Parentheses change O(n) algorithm

Question

If I have a n length string of open ( and close ) parentheses and I have to count the number of time I change the close ) parentheses to open ( every time when I have more close parentheses than the open one at the current moment while traversing from left to right in every substring of that string.

For eg : n = 3, s = ) ( ) :

all substring of s will be [ ), ) (, ) ( ), (, ( ), ) ]

we will have to count in all substring, like in ) ( ) we have close = 1 and open = 0, close > open hence count++. Now the currently processed string is ( ( ) , and have no more change to do. Similarly, when we do this for all substring count will be 4.

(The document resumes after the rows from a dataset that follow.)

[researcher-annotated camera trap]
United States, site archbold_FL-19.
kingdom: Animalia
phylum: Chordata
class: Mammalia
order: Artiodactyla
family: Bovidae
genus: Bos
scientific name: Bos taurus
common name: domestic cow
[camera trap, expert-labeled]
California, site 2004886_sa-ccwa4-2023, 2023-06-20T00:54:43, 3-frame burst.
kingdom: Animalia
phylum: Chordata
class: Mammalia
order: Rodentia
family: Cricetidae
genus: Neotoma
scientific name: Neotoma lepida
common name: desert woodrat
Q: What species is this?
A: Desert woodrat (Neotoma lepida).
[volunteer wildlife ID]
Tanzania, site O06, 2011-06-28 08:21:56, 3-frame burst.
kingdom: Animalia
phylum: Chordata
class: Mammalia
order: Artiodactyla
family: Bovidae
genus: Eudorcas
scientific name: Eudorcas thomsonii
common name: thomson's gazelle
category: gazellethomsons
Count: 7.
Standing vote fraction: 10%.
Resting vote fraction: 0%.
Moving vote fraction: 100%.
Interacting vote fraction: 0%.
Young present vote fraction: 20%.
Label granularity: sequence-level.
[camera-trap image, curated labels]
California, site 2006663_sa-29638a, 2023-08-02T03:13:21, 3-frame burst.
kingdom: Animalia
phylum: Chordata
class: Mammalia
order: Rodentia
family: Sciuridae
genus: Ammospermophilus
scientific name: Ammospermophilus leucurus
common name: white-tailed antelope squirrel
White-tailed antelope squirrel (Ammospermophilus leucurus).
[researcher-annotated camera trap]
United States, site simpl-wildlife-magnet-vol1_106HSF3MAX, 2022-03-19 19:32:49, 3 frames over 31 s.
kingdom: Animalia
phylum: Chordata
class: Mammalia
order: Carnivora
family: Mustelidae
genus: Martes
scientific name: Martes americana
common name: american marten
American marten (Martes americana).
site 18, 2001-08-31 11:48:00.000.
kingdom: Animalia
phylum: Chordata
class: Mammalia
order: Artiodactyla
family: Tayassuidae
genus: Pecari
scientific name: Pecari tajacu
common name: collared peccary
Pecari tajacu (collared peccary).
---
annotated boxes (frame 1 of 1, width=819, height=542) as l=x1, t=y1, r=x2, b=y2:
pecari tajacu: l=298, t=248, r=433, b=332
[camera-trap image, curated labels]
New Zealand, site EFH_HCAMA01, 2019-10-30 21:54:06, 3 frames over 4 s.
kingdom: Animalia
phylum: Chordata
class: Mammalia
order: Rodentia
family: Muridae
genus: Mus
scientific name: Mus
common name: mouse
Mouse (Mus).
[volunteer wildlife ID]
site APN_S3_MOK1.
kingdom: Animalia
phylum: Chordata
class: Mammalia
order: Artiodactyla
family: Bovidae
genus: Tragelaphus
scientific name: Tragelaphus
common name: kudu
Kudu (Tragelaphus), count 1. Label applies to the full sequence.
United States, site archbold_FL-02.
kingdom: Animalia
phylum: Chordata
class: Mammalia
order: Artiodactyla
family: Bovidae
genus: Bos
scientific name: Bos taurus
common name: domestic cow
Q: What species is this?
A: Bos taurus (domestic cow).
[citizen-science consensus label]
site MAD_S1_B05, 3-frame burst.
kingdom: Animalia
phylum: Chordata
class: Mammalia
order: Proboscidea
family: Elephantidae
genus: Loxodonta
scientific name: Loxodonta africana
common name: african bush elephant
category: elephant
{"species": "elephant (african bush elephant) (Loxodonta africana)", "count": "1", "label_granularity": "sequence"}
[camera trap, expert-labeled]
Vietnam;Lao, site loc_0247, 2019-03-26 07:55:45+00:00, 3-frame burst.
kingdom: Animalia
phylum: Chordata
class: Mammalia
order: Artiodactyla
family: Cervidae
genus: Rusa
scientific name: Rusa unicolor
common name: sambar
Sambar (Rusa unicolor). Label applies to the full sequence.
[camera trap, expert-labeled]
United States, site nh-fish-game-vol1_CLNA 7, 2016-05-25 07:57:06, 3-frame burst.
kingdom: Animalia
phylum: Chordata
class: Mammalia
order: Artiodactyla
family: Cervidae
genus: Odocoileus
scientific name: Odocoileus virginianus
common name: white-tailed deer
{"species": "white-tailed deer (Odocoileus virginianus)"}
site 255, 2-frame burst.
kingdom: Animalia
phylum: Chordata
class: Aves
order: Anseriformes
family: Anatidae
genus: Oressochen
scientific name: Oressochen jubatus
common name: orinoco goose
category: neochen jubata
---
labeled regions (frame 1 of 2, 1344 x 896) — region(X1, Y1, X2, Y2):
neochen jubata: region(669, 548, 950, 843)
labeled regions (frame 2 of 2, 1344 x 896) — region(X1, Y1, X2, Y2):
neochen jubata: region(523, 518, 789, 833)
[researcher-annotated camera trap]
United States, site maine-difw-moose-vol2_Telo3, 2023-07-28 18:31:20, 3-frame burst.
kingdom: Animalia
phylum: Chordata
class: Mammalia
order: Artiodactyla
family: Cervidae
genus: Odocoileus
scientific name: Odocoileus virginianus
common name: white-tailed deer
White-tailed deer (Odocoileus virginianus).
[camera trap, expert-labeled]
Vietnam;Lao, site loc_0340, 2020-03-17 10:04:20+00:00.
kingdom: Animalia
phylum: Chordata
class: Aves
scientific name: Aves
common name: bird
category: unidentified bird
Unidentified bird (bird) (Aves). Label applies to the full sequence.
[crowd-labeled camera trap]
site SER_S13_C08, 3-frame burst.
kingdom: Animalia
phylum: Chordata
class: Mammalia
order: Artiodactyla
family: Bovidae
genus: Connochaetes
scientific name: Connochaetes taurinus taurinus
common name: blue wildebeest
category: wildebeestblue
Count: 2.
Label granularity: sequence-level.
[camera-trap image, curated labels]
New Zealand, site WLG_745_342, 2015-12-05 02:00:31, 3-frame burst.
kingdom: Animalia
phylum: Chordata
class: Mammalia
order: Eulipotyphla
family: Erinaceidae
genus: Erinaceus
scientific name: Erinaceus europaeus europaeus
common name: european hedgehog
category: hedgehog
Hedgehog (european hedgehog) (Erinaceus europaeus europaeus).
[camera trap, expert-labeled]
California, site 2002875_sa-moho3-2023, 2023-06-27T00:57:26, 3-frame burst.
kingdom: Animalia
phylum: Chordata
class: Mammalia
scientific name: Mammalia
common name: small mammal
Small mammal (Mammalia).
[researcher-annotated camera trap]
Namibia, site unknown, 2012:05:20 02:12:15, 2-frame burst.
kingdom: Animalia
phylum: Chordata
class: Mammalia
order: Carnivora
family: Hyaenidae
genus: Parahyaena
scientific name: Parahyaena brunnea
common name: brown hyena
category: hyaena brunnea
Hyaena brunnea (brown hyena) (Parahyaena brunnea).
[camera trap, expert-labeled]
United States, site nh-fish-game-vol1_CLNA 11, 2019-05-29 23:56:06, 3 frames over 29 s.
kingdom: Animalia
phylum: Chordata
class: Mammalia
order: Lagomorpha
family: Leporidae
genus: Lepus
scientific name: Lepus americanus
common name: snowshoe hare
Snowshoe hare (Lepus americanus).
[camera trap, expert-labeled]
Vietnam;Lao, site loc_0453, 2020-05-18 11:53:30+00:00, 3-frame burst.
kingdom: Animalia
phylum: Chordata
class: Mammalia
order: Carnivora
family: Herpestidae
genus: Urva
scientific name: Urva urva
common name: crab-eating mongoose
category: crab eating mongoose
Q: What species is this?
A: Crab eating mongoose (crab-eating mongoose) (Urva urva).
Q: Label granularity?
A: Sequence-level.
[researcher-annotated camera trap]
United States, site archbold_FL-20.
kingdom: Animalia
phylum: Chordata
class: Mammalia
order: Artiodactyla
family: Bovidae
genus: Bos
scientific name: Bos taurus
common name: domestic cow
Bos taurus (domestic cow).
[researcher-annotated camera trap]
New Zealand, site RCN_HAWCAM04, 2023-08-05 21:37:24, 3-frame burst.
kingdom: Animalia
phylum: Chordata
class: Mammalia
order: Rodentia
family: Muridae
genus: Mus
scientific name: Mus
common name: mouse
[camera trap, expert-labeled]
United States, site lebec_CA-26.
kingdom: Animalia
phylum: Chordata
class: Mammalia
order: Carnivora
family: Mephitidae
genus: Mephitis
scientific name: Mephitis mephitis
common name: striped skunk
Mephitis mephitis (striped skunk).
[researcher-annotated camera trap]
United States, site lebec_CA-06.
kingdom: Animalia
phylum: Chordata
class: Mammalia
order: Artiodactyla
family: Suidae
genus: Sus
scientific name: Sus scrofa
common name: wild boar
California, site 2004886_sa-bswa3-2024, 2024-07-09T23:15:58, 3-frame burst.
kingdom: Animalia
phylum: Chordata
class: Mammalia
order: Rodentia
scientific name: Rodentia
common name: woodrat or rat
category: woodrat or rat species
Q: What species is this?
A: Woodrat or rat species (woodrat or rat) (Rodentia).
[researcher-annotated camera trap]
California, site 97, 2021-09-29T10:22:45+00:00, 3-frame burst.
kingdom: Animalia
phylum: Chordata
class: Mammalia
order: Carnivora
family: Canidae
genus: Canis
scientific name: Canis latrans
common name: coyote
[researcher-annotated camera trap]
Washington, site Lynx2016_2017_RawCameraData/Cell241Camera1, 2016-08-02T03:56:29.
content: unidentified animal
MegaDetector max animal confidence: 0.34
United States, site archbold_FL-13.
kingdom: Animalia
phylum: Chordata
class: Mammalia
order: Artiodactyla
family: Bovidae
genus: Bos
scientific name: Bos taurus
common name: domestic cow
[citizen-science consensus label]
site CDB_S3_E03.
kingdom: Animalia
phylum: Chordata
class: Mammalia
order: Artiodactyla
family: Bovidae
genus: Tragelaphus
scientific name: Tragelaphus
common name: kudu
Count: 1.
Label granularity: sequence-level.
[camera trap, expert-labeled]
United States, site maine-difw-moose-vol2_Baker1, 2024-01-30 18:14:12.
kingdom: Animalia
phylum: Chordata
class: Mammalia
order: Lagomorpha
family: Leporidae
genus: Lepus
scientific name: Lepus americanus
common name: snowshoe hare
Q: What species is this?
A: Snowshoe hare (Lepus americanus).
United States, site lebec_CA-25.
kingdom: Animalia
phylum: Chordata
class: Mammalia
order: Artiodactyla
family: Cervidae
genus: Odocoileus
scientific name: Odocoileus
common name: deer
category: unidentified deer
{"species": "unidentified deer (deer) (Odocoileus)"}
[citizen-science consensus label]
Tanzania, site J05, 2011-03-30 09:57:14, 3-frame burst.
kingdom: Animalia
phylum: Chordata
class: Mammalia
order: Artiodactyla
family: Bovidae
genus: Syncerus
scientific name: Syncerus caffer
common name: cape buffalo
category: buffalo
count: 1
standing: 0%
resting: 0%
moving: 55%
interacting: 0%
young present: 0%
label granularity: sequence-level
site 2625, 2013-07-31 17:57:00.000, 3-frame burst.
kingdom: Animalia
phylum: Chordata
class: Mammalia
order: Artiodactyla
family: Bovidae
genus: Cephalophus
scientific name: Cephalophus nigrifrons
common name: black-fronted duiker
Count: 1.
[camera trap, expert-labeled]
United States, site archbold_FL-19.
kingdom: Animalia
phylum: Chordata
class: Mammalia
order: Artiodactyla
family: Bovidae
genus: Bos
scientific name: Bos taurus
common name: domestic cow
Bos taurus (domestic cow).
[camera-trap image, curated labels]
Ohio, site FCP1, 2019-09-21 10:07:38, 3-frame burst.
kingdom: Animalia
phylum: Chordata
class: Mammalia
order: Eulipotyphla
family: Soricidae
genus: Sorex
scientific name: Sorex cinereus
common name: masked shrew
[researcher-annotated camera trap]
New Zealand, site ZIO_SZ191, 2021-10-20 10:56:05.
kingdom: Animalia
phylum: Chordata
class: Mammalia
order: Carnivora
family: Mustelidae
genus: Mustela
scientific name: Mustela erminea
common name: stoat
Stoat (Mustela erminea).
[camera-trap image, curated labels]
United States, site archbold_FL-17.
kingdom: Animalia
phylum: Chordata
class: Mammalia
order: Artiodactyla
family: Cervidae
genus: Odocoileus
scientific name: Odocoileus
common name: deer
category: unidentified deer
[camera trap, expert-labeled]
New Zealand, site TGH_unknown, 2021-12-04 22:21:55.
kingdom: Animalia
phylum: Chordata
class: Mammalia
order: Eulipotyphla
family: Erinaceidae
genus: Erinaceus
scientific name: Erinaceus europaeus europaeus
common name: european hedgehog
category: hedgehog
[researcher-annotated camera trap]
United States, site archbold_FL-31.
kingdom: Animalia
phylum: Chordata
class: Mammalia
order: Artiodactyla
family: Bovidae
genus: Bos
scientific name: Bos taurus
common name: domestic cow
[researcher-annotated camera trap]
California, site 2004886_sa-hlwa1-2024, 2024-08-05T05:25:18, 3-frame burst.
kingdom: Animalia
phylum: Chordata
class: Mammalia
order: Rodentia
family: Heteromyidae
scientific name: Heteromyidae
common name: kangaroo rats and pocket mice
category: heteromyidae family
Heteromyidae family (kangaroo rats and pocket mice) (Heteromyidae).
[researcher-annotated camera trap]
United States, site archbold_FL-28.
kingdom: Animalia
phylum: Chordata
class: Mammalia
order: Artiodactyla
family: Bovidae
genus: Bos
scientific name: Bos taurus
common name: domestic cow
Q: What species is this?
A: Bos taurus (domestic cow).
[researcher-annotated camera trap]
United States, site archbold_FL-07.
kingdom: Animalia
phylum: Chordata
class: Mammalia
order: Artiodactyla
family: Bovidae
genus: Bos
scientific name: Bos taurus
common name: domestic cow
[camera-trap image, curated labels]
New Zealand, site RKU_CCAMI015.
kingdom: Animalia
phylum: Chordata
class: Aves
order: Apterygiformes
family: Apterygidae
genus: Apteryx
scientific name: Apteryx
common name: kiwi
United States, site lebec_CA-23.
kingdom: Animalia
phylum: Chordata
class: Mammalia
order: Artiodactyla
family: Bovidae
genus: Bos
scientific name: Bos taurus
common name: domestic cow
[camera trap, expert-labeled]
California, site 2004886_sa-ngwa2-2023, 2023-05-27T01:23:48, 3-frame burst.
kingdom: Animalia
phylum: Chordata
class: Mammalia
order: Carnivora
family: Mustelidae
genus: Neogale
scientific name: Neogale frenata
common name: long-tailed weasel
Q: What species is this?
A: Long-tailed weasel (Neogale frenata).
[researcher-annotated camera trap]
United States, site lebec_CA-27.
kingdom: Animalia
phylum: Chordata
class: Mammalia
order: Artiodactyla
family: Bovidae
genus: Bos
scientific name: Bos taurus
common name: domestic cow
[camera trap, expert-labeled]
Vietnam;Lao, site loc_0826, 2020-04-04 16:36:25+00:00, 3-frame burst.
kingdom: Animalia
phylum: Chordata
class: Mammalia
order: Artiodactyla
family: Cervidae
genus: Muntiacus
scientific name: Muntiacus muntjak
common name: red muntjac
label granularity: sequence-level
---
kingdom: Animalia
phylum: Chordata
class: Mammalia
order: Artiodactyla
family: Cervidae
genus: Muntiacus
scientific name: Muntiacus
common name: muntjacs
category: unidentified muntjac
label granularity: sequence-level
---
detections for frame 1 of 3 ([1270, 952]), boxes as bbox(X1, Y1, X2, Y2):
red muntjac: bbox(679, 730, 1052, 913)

I wrote a brute force code. I'm assuming is there any way to do this using stack or dynamic programming to do in O(n) or something?

My brute force is like : 1. Create every substring of the given string. O(n^2). 2. Iterating through one substring at a time to count the change. O(n) Hence, total complexity is O(n^3)

Answer 1

The O annotation is not taking into account things like your bookkeeping/state variables etc. It is only related to how often the input data has to be processed. If I understood your task right, you just need to loop a single time through every character. Since during that single loop there is no information available to you that tells you something about characters further down the line, you have absolutely no choice than to loop through the entire string a single time. Therefore O(N) is the best possible complexity for this task.

If your "bruteforce code" loops more than once (aka is not O(N)), post it here and people will look.

Answer 2

The problem can be solved in O(n^2) by doing some precomputation. Take two arrays left and right of size n(string length). left[index] will store no of left parentheis from s[0] to s[index], similarly right will store no of right parenthesis. So for your example s = ")()" , left will be [0, 1, 1] and right will be [1, 1, 2]. This precomputation can be done in O(n). Now we need to figure out how many left parenthesis should have been added for each interval (i,j). So for each interval and sum them up. For each interval figure out this value using the precomputed array in O(1). To iterate each interval we need O(n^2). So the overall complexity is O(n^2).

int main(){
    vector<int>prefix_sum_left_parentheisis(1000, 0);
    vector<int>prefix_sum_right_parentheisis(1000, 0);
    string s = ")()";
    int count_left_parenthesis = 0;
    int count_right_parenthesis = 0;

    int index = 0;
    for(auto ch:s) {
        if(ch=='(')
            count_left_parenthesis++;
        else
            count_right_parenthesis++;

        prefix_sum_left_parentheisis[index] = count_left_parenthesis;
        prefix_sum_right_parentheisis[index] = count_right_parenthesis;
        index++;
    }

    auto total = 0;
    for(auto i = 0; i < s.size(); i++) {
        for(auto j = i; j < s.size(); j++) {
            if(i == 0) {
                total += max(0, prefix_sum_right_parentheisis[j] - prefix_sum_left_parentheisis[j]);
            }
            else {
                auto count_left_parenthesis_in_range = prefix_sum_left_parentheisis[j] - prefix_sum_left_parentheisis[i-1];
                auto count_right_parenthesis_in_range = prefix_sum_right_parentheisis[j] - prefix_sum_right_parentheisis[i-1];
                total += max(0,count_right_parenthesis_in_range - count_left_parenthesis_in_range);
            }
        }
    }
    cout << "answer is: " << total;
}